In general, you hope that children and parents understand that death does not have to be a scary topic, and that the relationships we have with one another continue.




Missy Schipper, illustrator of “Lola and the Tree of Life”

She said, “I think experiencing loss without a framework for it can be very stressful, and devastating in some ways. So, I feel that if children have a framework for understanding death, and it doesn’t blind them, it can help them process that.”

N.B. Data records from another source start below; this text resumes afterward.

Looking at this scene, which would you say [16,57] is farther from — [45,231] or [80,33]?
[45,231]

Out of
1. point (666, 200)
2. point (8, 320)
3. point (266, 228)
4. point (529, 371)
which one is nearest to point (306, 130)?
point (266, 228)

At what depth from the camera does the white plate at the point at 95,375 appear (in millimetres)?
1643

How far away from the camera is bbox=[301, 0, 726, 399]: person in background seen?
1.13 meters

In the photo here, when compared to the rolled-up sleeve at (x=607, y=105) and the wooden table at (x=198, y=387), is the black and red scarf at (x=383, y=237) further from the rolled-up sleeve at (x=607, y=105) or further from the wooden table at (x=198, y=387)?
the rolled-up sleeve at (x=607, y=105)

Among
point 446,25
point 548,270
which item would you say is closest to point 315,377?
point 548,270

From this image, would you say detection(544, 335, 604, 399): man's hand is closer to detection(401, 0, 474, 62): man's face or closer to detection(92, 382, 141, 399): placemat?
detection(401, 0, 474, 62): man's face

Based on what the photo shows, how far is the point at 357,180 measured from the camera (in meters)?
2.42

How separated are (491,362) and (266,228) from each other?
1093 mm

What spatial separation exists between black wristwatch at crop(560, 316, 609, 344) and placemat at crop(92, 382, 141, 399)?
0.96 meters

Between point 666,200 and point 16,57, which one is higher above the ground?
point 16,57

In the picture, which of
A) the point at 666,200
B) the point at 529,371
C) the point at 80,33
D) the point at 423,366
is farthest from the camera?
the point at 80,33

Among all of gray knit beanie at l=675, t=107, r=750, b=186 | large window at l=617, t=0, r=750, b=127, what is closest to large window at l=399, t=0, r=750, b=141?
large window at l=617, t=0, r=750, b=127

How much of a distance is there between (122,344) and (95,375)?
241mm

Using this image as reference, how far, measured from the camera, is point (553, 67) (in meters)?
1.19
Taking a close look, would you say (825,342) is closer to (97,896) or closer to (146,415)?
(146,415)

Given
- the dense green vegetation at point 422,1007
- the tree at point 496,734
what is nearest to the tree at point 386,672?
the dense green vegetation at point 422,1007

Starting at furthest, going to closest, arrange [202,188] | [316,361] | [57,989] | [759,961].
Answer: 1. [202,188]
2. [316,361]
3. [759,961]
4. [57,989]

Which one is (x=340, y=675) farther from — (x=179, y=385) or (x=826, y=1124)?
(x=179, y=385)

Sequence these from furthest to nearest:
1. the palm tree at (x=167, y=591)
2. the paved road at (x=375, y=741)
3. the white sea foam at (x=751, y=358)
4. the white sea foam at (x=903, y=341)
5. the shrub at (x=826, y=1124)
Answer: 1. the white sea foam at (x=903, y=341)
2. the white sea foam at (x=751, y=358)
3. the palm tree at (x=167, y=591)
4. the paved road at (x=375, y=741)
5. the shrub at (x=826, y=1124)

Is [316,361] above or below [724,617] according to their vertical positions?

She also emphasized that the book would not have been possible without the beautiful illustrations from Missy Shepler.

“At every turn, it made the illustrations better than I thought possible…itself really in line with nature, and so it sees all those little details. And it manages to represent those in the pages of the book and really bring Lola and the Tree of Life to life, and so I owe her a great deal of gratitude.”

You can find the book on multiple platforms, including AmazonAnd the Walmartand the book website.